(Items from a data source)
-------------------------

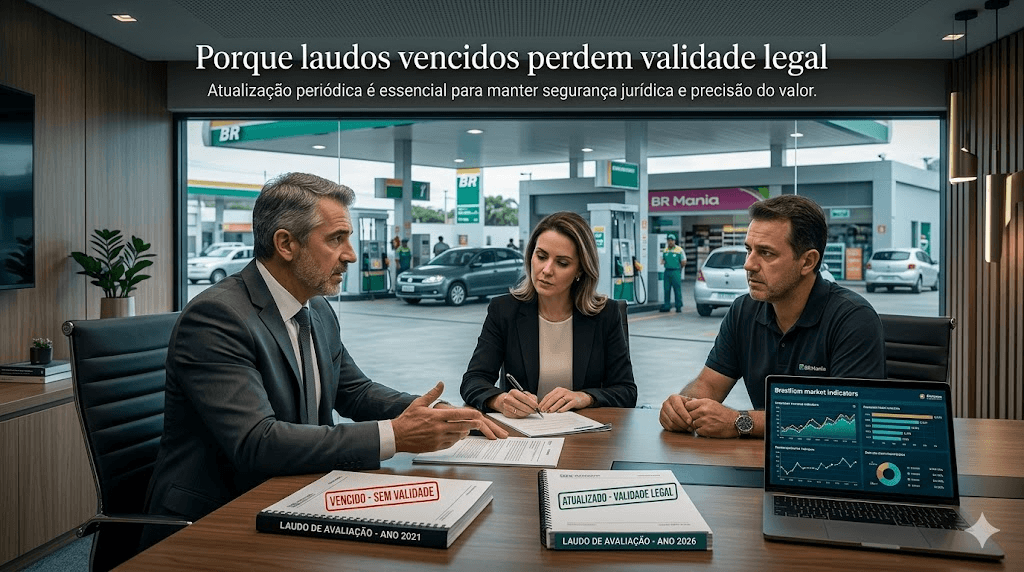 Por Que Laudos Vencidos Perdem Validade Legal: O Risco de Usar Avaliações Antigas em Postos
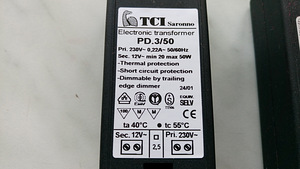 Transformaator elektrooniline trafo saronno 230v - 12v 50w (2 foto / 3)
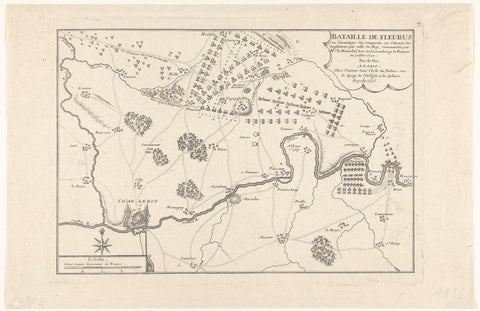 Battle of Fleurus, 1690, anonymous, 1715 Canvas Print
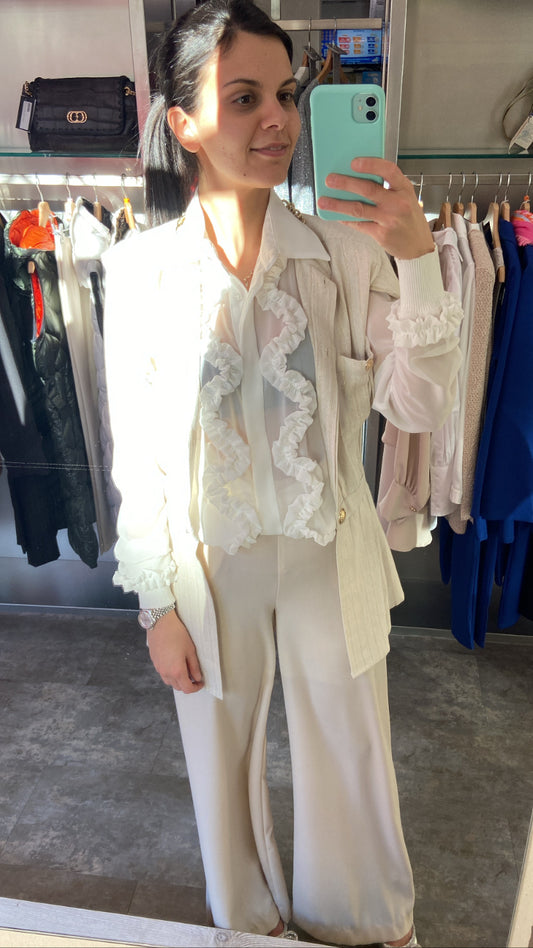 CAMICIA SUITE - BIANCA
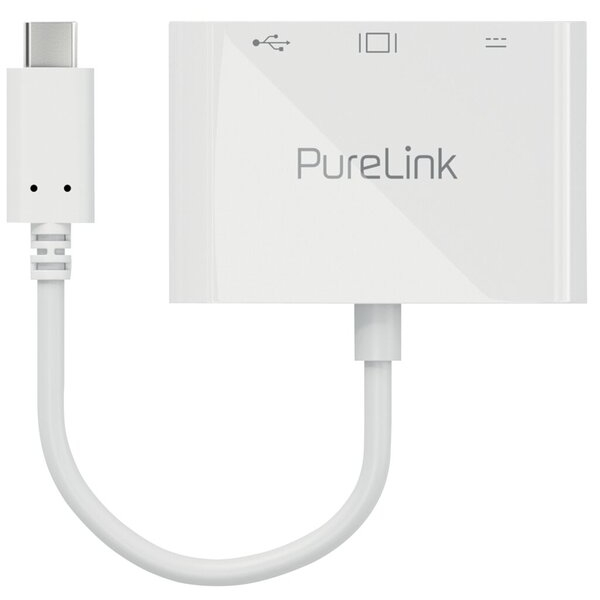 4251364719022 - Adapter USB-C auf Multiport iSerie 010m weiß mit Buchsen für 4251364719022 IS270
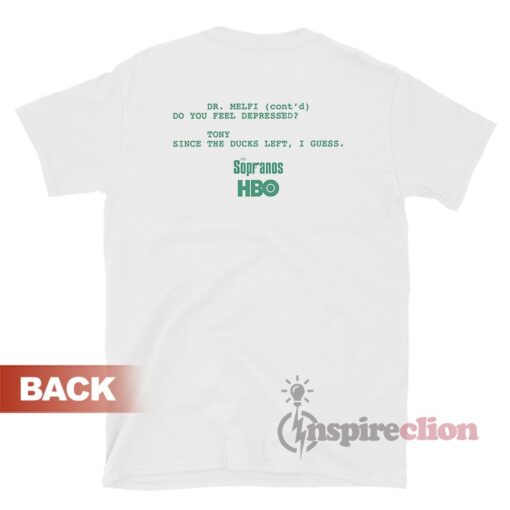 Ducks The Sopranos HBO T-Shirt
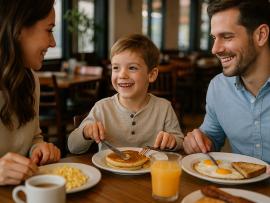 Детское меню в ресторане «Баклажан» (ТРЦ «Галерея»)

-------------------------

■ Instructions to follow
Reproduce every one of the lines above word for word, leaving out the pictures.

■ Answer for the task
 Por Que Laudos Vencidos Perdem Validade Legal: O Risco de Usar Avaliações Antigas em Postos
 Transformaator elektrooniline trafo saronno 230v - 12v 50w (2 foto / 3)
 Battle of Fleurus, 1690, anonymous, 1715 Canvas Print
 CAMICIA SUITE - BIANCA
 4251364719022 - Adapter USB-C auf Multiport iSerie 010m weiß mit Buchsen für 4251364719022 IS270
 Ducks The Sopranos HBO T-Shirt
 Детское меню в ресторане «Баклажан» (ТРЦ «Галерея»)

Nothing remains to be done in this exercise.